Chez Herbert Smith & Freehills, un comité responsable de la nomination des associés composé de 38 personnes

Louis de Longeaux, associé a été membre pendant deux ans du comité responsable de la nomination des associés composé de 38 associés pour la partie EMEA UK USA, il explique : « Les 38 associés consacrent une semaine par an pour travailler sur l’examen des business case (BC) préparés par le candidat avec son mentor et son groupe de pratique. Nous nous appuyons sur le BC, mais notre rôle est également de nous assurer qu’en matière de valeurs, de culture, d’esprit d’équipe, il correspond à ce qu’on attend d’un associé. Nous nous assurons qu’il y a bien une volonté du candidat, un consensus derrière lui, un écosystème en place pour l’aider à démarrer, que cela va fonctionner en termes de personnalités ».

Chez Clifford Chance, la contribution financière ne suffit pas

Le cabinet favorise tout au long de la carrière de ses collaborateurs le développement personnel et business de l’avocat. En effet, en Europe continentale, avant la nomination en qualité d’associé, l’avocat doit avoir été nommé counsel. Pour cela, il doit être soutenu par ses associés et être soumis à une évaluation à une échelle régionale par le « counsel selection group », composé d’associés de divers bureaux et respectant une parité hommes-femmes. Ce comité évalue les candidats counsel sur leur autonomie, leur implication dans le cabinet et d’autres critères objectifs, puis formule des recommandations au management régional qui prend la décision finale.
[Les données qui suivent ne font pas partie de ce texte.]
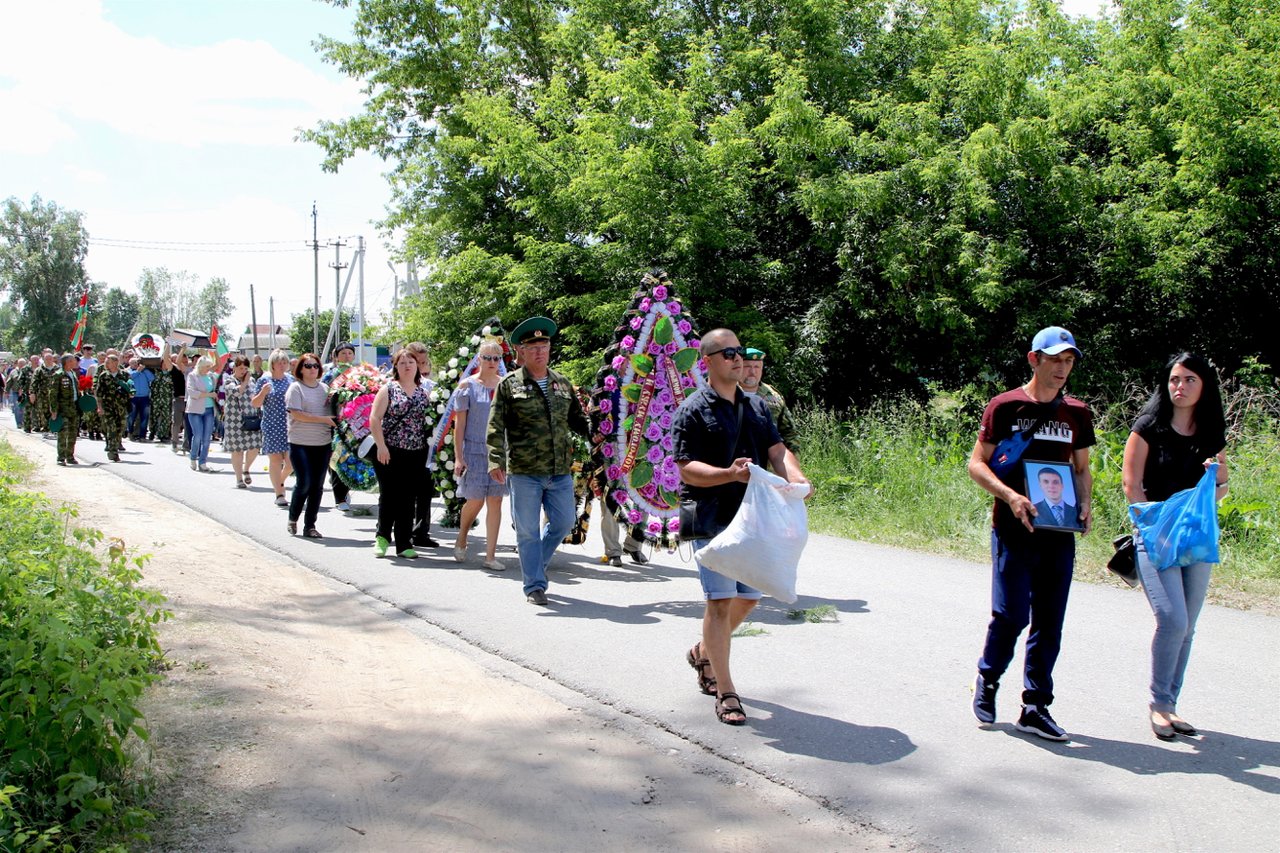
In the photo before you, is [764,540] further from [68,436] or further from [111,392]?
[111,392]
Les candidats counsels puis les candidats associés sont évalués sur leur contribution globale au cabinet en termes d’activités facturables et non facturables et pas uniquement sur leur expertise ou leurs qualités techniques. Lorsque le counsel a développé sa clientèle, son réseau mais également ses qualités managériales, ses sponsors proposent leur candidat qui sera alors évalué par un groupe au niveau mondial, le « partner selection group » composé de plusieurs associés qui respectent également une parité régionale et une parité hommes-femmes. « Pour cela, le candidat associé devra passer un entretien ainsi qu’une évaluation. Au programme : cas pratiques et jeux de rôles avec des associés font partie du chemin vers la sélection », détaille Delphine Siino Courtin, associée. La contribution financière ne suffit pas, affirme-t-elle : « Un candidat qui facturerait 2 500 heures par an mais ne contribuerait pas aux projets du cabinet ne passerait pas ». Le candidat associé recommandé à l’association par le « partner selection group » et approuvé par le comex mondial est enfin soumis à un vote de tous les associés au niveau mondial pour pouvoir être promu.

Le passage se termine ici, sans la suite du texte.